# [Data for this task]

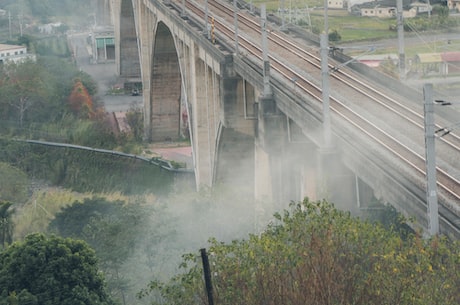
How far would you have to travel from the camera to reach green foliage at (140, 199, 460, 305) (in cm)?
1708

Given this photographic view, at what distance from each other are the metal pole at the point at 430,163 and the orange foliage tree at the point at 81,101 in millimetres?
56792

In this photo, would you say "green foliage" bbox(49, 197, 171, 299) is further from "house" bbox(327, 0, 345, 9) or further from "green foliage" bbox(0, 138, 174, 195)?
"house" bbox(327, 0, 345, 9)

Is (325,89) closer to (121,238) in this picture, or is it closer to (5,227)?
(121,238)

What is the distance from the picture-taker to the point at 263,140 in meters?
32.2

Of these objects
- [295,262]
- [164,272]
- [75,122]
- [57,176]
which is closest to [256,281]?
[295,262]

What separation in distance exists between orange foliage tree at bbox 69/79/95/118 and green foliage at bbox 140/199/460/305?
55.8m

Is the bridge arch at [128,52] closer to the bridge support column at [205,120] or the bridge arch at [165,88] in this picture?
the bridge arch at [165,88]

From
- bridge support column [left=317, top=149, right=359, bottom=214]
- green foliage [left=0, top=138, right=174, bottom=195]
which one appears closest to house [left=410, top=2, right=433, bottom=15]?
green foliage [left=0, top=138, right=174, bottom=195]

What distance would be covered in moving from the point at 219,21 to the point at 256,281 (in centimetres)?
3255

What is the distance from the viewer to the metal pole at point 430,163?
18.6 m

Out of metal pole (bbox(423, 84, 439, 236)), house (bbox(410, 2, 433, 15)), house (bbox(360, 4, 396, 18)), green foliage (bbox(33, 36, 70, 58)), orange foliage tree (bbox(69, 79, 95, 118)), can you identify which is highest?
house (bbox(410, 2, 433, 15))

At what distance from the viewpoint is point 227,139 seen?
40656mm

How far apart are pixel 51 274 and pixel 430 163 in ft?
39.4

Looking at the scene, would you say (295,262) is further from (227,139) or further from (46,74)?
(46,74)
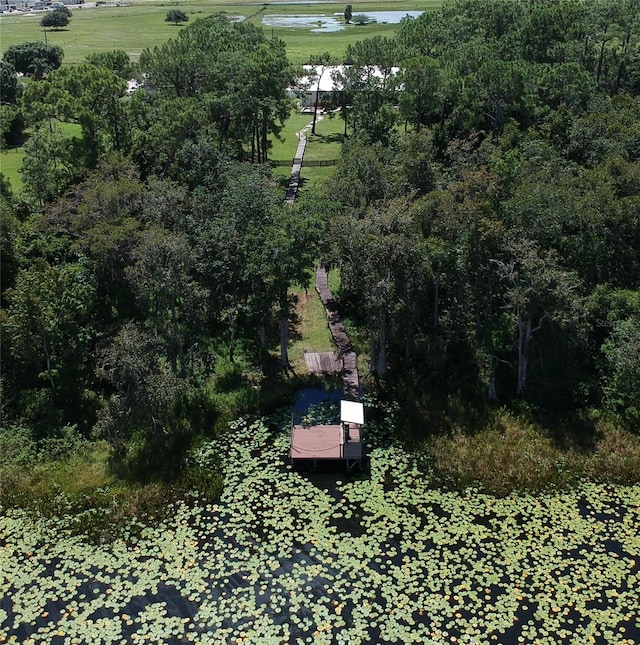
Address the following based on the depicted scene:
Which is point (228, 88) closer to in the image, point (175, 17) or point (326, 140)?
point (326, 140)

==

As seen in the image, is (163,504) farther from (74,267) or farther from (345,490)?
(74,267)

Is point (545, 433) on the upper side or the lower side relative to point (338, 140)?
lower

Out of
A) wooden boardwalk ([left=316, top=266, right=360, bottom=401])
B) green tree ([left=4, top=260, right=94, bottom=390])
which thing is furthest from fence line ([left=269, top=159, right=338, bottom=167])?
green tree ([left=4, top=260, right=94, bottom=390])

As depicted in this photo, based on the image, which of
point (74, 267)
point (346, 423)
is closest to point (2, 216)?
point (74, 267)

# [Objective]
Please tally the lines in the entries above that contain the string "bbox", and reply with the number alone.

# [Solution to this problem]
5